- TASK INSTRUCTIONS -
**a)** Write out, word for word, the part of the chickpea salad post that runs from "Two – it is" to "Summer Chickpea Salad!".
**b)** Continue the chickpea salad post, starting right after its final sentence.

- DOCUMENT PASSAGE -
········

Get togethers in the summer are so much fun! Outdoor parks, camps, beaches or even backyard BBQ’s are great venues for get togethers with friends and family. Today, I will be sharing a fantastic recipe for an Easy Summer Chickpea Salad.
Summer Chickpea Salad
There are four things I love about this Easy Summer Chickpea Salad.
One – it comes together super easily! No oven required at all. You just need to collect, cut up, and combine your ingredients, a process which shouldn’t take longer than approximately 10 minutes. Pop it in the fridge for a few hours to let the flavours marinate together, and voilà! Easy Summer Chickpea Salad done, just like that!
Two – it is versatile! You can swap out pretty much any ingredient in it with whatever you have on hand. Some suggestions: instead of tomatoes, try any juicy, slightly sweet vegetable; add some kidney beans in there; replace the cucumbers with something equally crunchy, like fresh bell peppers; if you like the taste of raw onions, you can put some of those in; sub out the Feta for a goat cheese or perhaps Parmesan shavings; add roasted nuts or seeds; etc. Feel free to switch out the herbs to whatever you might have on hand as well. Sky’s the limit for this Easy Summer Chickpea Salad!
Three – it is healthy! Chickpeas are really low in cholesterol and saturated fat, and are also a good source of dietary fibre, folate, vitamin B6, and manganese. Just watch out for the sodium levels of canned chickpeas – give them a good rinse before putting them in your salad to keep sodium levels as low as possible. Fresh veggies are a no-brainer, too. Overall, this Easy Summer Chickpea Salad is great for your heart, and its delicious-ness levels make it great for your soul, too 😉
Four – leftovers of the Easy Summer Chickpea Salad make great lunches. As if this dish weren’t already convenient enough, you can also make this up to 24 hours in advance.
Have I convinced you yet? I can already tell that this Easy Summer Chickpea Salad will be one of my favorite dishes to prepare this summer. 🙂
Origin of the recipe for Easy Summer Chickpea Salad:
Back to my East End Montreal upbringing for this one! This Chickpea Salad recipe was one of our summertime Sunday supper, just like this Italian Salad.

········

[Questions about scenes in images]
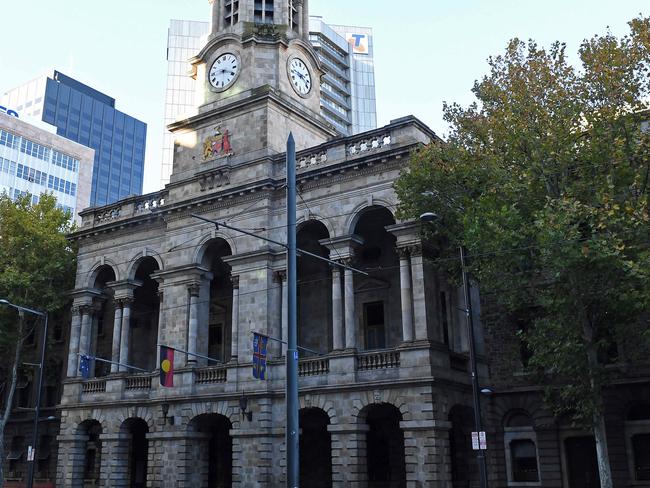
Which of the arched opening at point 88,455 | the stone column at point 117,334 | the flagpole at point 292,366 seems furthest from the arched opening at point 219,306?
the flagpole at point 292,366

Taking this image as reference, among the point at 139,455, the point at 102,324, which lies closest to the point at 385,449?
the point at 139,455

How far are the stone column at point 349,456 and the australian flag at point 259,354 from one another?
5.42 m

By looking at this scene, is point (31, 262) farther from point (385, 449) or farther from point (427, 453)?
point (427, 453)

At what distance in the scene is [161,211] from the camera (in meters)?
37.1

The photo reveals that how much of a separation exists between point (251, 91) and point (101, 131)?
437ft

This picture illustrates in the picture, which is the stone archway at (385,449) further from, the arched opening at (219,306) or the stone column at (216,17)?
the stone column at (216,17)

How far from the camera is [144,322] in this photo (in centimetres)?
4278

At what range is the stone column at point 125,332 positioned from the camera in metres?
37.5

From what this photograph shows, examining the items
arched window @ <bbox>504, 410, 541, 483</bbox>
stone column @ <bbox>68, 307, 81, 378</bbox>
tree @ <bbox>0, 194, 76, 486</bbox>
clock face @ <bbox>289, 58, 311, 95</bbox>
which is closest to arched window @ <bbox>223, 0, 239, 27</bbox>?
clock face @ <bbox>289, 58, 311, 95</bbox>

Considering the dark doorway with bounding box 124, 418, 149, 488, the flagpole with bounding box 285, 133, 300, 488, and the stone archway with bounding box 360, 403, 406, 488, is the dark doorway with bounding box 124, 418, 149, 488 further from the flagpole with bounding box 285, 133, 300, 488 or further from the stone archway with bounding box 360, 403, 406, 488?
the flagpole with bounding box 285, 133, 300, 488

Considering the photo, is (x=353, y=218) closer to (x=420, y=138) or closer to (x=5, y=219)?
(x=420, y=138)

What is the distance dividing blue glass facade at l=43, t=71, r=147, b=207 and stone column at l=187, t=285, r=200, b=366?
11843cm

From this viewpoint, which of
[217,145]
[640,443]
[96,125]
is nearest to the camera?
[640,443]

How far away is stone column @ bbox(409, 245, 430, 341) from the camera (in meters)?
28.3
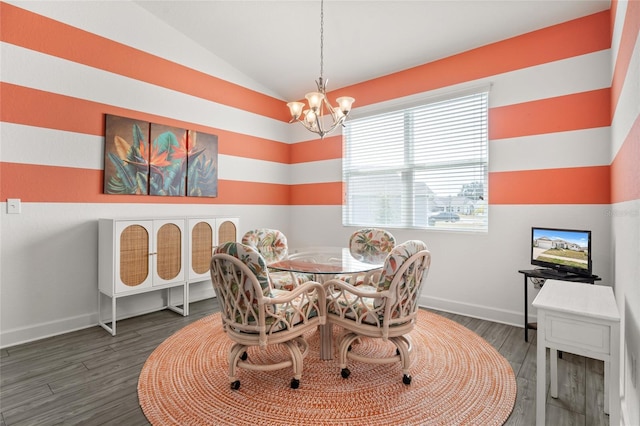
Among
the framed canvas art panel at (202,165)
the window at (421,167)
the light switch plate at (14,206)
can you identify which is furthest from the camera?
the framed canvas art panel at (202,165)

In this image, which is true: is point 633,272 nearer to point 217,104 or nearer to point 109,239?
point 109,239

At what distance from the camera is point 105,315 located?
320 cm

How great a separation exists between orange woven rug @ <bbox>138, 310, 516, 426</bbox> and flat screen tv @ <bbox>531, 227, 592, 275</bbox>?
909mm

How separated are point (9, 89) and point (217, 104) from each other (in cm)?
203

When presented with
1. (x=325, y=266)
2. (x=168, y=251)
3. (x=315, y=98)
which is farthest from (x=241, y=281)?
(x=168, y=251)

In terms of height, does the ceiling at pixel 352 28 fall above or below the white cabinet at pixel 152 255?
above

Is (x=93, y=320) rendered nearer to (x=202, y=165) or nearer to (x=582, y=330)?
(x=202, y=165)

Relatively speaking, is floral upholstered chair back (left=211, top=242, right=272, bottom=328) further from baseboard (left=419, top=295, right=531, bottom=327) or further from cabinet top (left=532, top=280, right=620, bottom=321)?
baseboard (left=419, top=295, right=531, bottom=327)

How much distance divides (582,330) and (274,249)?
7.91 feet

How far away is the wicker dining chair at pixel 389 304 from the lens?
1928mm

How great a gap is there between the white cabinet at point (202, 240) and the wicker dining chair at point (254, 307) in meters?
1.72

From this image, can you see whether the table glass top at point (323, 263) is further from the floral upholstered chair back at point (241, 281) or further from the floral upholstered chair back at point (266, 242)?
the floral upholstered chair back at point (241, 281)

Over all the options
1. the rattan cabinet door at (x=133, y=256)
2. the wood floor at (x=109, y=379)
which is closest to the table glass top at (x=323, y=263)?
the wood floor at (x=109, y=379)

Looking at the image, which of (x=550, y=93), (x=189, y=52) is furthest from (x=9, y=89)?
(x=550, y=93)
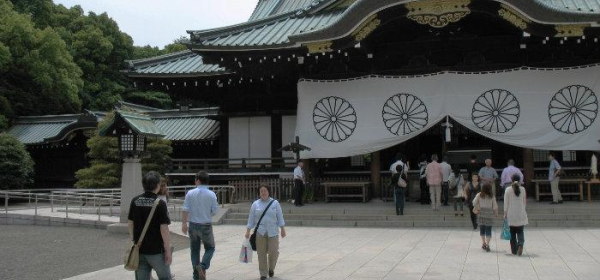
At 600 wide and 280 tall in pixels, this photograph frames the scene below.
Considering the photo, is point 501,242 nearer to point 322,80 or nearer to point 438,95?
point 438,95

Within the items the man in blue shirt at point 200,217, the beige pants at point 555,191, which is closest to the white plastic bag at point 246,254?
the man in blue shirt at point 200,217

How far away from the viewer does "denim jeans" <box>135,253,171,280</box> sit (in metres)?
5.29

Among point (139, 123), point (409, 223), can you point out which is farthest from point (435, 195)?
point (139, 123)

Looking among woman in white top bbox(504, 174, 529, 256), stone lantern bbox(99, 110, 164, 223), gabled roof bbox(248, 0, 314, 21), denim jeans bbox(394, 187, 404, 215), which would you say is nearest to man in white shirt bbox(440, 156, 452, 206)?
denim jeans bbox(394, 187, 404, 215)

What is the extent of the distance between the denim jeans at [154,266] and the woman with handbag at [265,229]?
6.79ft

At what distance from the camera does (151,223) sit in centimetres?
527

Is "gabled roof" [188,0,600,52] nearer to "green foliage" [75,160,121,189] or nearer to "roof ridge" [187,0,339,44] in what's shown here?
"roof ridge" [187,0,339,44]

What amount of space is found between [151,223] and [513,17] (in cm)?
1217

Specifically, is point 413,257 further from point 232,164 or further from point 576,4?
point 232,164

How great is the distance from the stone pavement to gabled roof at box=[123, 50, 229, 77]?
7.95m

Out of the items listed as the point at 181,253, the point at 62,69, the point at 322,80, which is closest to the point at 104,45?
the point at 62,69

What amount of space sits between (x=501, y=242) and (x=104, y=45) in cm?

········

- RESULTS OF THE EXERCISE -
**a)**
Two – it is versatile! You can swap out pretty much any ingredient in it with whatever you have on hand. Some suggestions: instead of tomatoes, try any juicy, slightly sweet vegetable; add some kidney beans in there; replace the cucumbers with something equally crunchy, like fresh bell peppers; if you like the taste of raw onions, you can put some of those in; sub out the Feta for a goat cheese or perhaps Parmesan shavings; add roasted nuts or seeds; etc. Feel free to switch out the herbs to whatever you might have on hand as well. Sky’s the limit for this Easy Summer Chickpea Salad!

**b)**
When my paternal grandmother prepared the salad, she would remove the skin from each. individual. chickpea. Talk about dedication. I can still see her in my mind’s eye, working away. Of course, this step is entirely unnecessary, but my grandma insisted that if she left the skin, it would get caught in her teeth. A slight exaggeration, but I loved her dearly.
Fiber rich chickpeas, crunchy cucumbers, feta, and garden-fresh tomatoes, tossed with a generous amount of herbs and a balsamic vinaigrette. Sounds like a recipe for An Easy Summer Chickpea Salad.
Easy Summer Chickpea Salad
- 2 tablespoons balsamic vinegar
- 3 tablespoons extra virgin olive oil
- 1 tablespoon lemon juice freshly squeezed
- 1 clove garlic pressed or finely minced
- 1/4 teaspoon pepper
- 2 tablespoons basil fresh
- 2 tablespoons parsley Italian flat leaf
- 2 tablespoons chives
- 2 teaspoons oregano fresh
- 2 cups English cucumber diced (about 1/2)
- 1 cup feta cheese crumbled or cubed
- 1 18 ounce/796 mL can chickpeas drained and rinsed
- Kosher salt to taste
- 1 large tomato diced
- In a small mixing bowl, whisk together vinegar, olive oil, lemon juice, garlic and pepper. Set aside.
- In a large mixing bowl, combine the rest of the ingredients except for the tomatoes.
- Add the vinaigrette and toss gently to combine.
- Adjust salt and pepper seasonings to taste.
- Cover and refrigerate for at least 4 hours, up to overnight for the flavors to marinate.
- Add tomatoes before serving.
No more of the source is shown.